Source passage:
# # # #
I ran into an issue using the unnest_tokens function on a data_frame. I am working with pdf files I want to compare.
text_path <- "c:/.../text1.pdf"
text_raw <- pdf_text("c:/.../text1.pdf")
text1df<- data_frame(Zeile = 1:25,
text_raw)
So far so good. But here comes my problemo:
unnest_tokens(output = token, input = content) -> text1_long
Error: Must extract column with a single valid subscript.
x Subscript var
has the wrong type function
.
i It must be numeric or character.
I want to tokenize my pdf files so I can analyse the word frequencies and maybe compare multiple pdf files on wordclouds.
Here is a piece of simple code. I kept your German words so you can copy paste everything.
library(pdftools)
library(dplyr)
library(stringr)
library(tidytext)
file_location <- "d:/.../my_doc.pdf"
text_raw <- pdf_text(file_location)
# Zeile 12 because I only have 12 pages
text1df <- data_frame(Zeile = 1:12,
text_raw)
text1df_long <- unnest_tokens(text1df , output = wort, input = text_raw ) %>%
filter(str_detect(wort, "[a-z]"))
text1df_long
# A tibble: 4,134 x 2
Zeile wort
<int> <chr>
1 1 training
2 1 and
3 1 development
4 1 policy
5 1 contents
6 1 policy
7 1 statement
8 1 scope
9 1 induction
10 1 training
# ... with 4,124 more rows
# # # #
Exercise prompt: Can you copy out the part of the unnest_tokens thread that begins with the words "I want to tokenize" and ends with "library(tidytext)", word for word?

Provided material:
# # # #
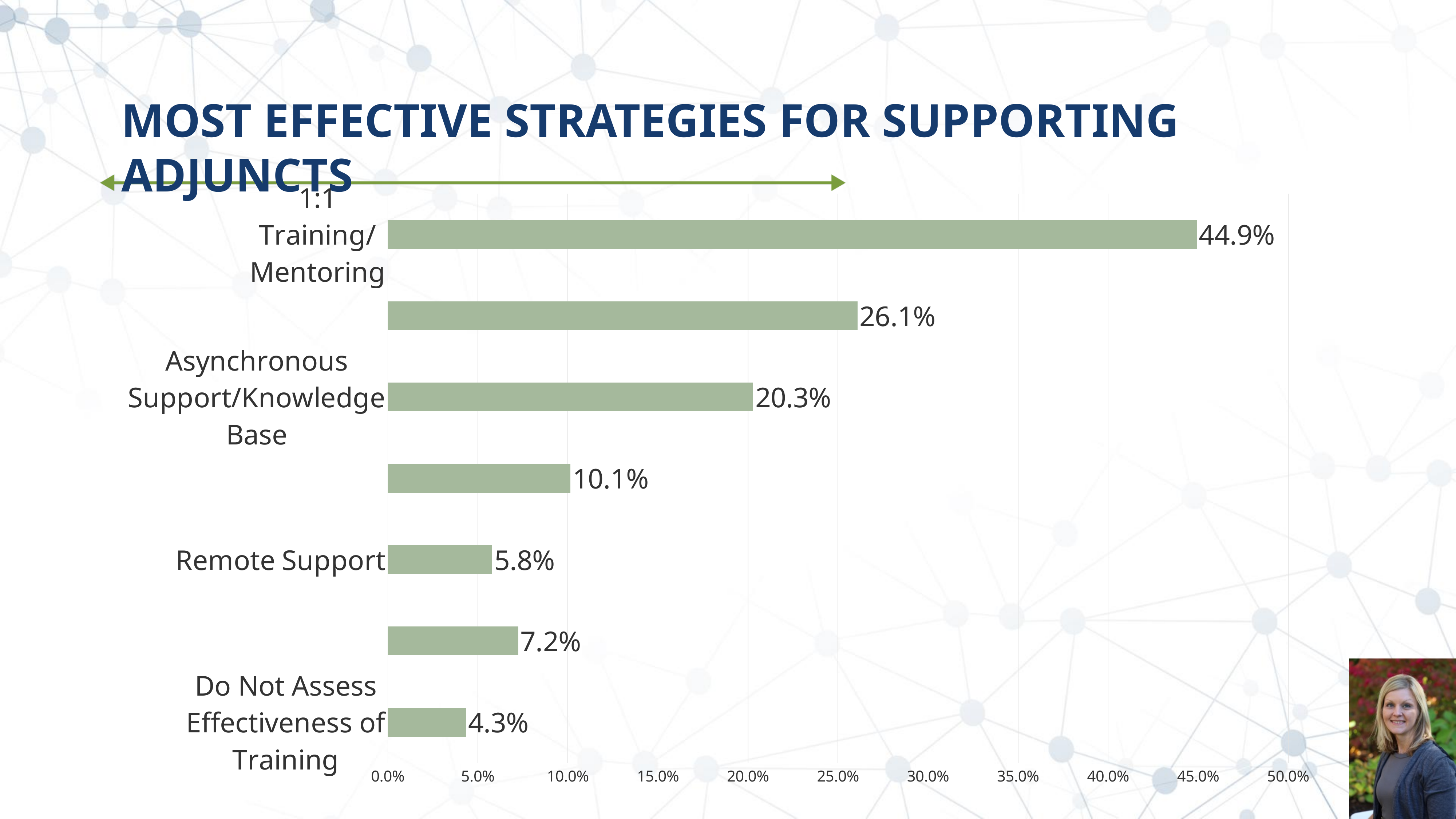
What kind of chart is shown on the slide? bar chart Which is larger, the value for Asynchronous Support/Knowledge Base or the value for Remote Support? Asynchronous Support/Knowledge Base What is the title of the slide containing the chart? MOST EFFECTIVE STRATEGIES FOR SUPPORTING ADJUNCTS What is the value for 1:1 Training/Mentoring? 44.9% What is the difference between the values for 1:1 Training/Mentoring and Asynchronous Support/Knowledge Base? 24.6% How many bars are plotted in the chart? 7 What is the value for Remote Support? 5.8% What is the value for Asynchronous Support/Knowledge Base? 20.3% What is the value for Do Not Assess Effectiveness of Training? 4.3% Which category has the lowest value? Do Not Assess Effectiveness of Training Which category has the highest value? 1:1 Training/Mentoring What is the difference between the values for Remote Support and Do Not Assess Effectiveness of Training? 1.5%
# # # #
Task answer:
I want to tokenize my pdf files so I can analyse the word frequencies and maybe compare multiple pdf files on wordclouds.
Here is a piece of simple code. I kept your German words so you can copy paste everything.
library(pdftools)
library(dplyr)
library(stringr)
library(tidytext)